Instructions for the task
Answer these questions using the essay on fair trade below:
(a) Which three things do the Fairtrade standards include?
(b) Who produces the products that the essay's definition calls fair trade?
(c) How do fair trade organizations describe themselves?

False Representations About the Concept of Free Trade

In recent years, the demand for attention to social issues has risen exponentially. Movements for equality, justice, and identity among other pressing issues are increasingly prominent in contemporary society. As a result, corporations have made the welfare of the impoverished a profitizing factor. Terms often used to target privileged consumers looking to feel good about their purchases include cruelty-free, conflict-free, ethically-sourced, sustainable, oceanwise, etc. The concept of fair trade that has gained widespread recognition is defined as products “produced by small-scale farmer organizations or plantations that meet Fairtrade social, economic and environmental standards”. These standards include secure worker rights, environmental protection, and investment in community projects. Fair trade organizations, describing themselves as “an independent, third party certification system for goods that are produced in the Global South”. The thesis of this paper will engage the false perception that fair trade results in an egalitarian trade market where farmers of agrarian industries can prosper directly from the purchase of fair trade goods at little cost to the consumers. While Fairtrade is known for bringing attention to marginalized third world workers and making a difference in their lives, I argue that this perception is false through personal accounts of workers under Fairtrade, economic analyses of the effects of the Fairtrade model, analysis of its protectionist role in relation to populism, to show that not only do workers from developing countries benefit minimally, the fair trade concept can be damaging to consumers as well.

Data shown
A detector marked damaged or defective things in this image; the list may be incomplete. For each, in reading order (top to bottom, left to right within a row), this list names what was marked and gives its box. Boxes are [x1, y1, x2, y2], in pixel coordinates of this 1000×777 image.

Output of the exercise
(a) Secure worker rights, environmental protection, and investment in community projects.
(b) Small-scale farmer organizations or plantations that meet Fairtrade social, economic and environmental standards.
(c) As "an independent, third party certification system for goods that are produced in the Global South".